Di Warung Kopi, Kami Ngobrol Tentang Cerita Pendek
Sore
sebelumnya, Elling bertandang ke rumah. “Nak nyari es lonang,” tulis Elling
dalam pesan japri yang disertai dengan emoticon menutup mulut tersebut. Saya
balas dengan emoticon tertawa. Elling sedang bercanda. Dan, Elling benar-benar
ke rumah. Dia hanya menemukan es cincau kaleng. Hahaha…
Tak mendapat
respon atas japri peta google, pukul 18.31, Elling malah mengirim foto
sastrawan Bumi Lelabi Putih. Kalian pasti tahu kan? Tak mudah berjumpa dengan
sastrawan yang juga guru ini. Domisilinya jauh: Kayong Utara. Ke Pontianak,
kalau ada urusan kedinasan. Nah, kalau ke Pontianak, selalu luangkan waktu
untuk sekadar jumpa teman sambil ngobrol tak tentu rudu. Tentu lebih banyak
ngobrol soal sastra.
Ketika Elling
ke rumah, saya memang cerita kalau sang sastrawan masih di Pontianak, bolehlah
kita kongkow di warung kopi. Kiriman japri peta google dan foto itu memberikan pesan
kepada saya, “Yok, kita ngopi.” Sekira pukul 18.15, saya meluncur ke lokasi
seperti yang peta google itu. Tapi saya kelewatan hingga ke Jalan Alianyang.

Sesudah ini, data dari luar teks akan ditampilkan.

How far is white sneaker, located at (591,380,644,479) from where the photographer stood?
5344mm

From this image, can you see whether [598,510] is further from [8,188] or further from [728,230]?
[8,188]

Ketika Elling mengirim foto tuan sastra itu, saya sedang dalam perjalanan.
“Aku dah di
Alianyang.”
“Eh, ngape
ke situ?” Elling membalas, “Ujung dr Sutomo, lampu merah perempatan dansen.”
Saya balik
kanan. Ah, rupanya dua sastrawan terkeren di jagat Borneo Barat itu sudah
anteng duduk di sebuah warkop. Jadilah kami bertiga di warkop itu. Ya, ngobrol tak
tentu rudu pun dimulai. Saya memesan air jahe hangat. Elling dengan sisa kopi
di cangkir yang sudah hampir habis. Penyair dari Bumi Lelabi Putih dengan botol
mineral yang sudah kosong.
Saya
belajar banyak dari dua orang itu soal sastra. Terutama cerita pendek. Penikmat
cerita pendek mestinya tahu siapa Elling. Lelaki Tanjung Nipah yang konsisten
menulis cerpen dengan materi lokal. Kompas cetak secara khusus memberinya ruang
di rubrik sosok untuk Elling. Sejak 1992, lebih dari tiga dekade, Elling sudah
menulis lebih dari 400 cerpen. Dia pernah menulis puisi, tetapi tidak
berterima. Dia pernah berniat menulis novel, tapi juga tidak berterima.
“Passion-mu
bukan di puisi dan novel, Elling!”
Saya pertama
ketemu Elling ketika hadir dalam sebuah kegiatan Balai Bahasa Kalbar. Ia mengenakan
sarung dan blangkon di kepala. Style budaya jawa. Kami tak ngobrol lama. Saya yang
sejak beberapa tahun belakangan mengasuh halaman koran, yang isinya cerita
pendek dan puisi. Pada beberapa kiriman, saya membaca cerpen yang dikirim oleh
Elling. Unik memang. Berbeda dengan cerpen dari pengirim lainnya. Elling
mengeksplorasi hal-hal terdekat. Ia mengedepankan lokalitas. Dan, konsisten
pada tiap cerpen yang ditulis.
Pada suatu
ketika Elling bilang, “Siapa lagi yang mau mengenalkan tempat (daerah) kita
kepada orang, kalau bukan kita.” Itu dibuktikan dia lewat cerpen yang kerap
dikirim ke redaksi media. Kini dia cukup banyak mementori para cerpenis. Emak-emak
yang hobi menulis kerap berkonsultasi dengan Elling soal cerpen. Elling tak
pelit ilmu. Ia senang berbagi.
Obrolan kami
soal cerpen malam itu harus berakhir. Hampir pukul sepuluh malam, kami bubar. Tentu,
pada hari lain, akan berjumpa lagi. Tentu saja, akan ngobrol tak tentu rudu,
hingga cerita tentang cerita pendek.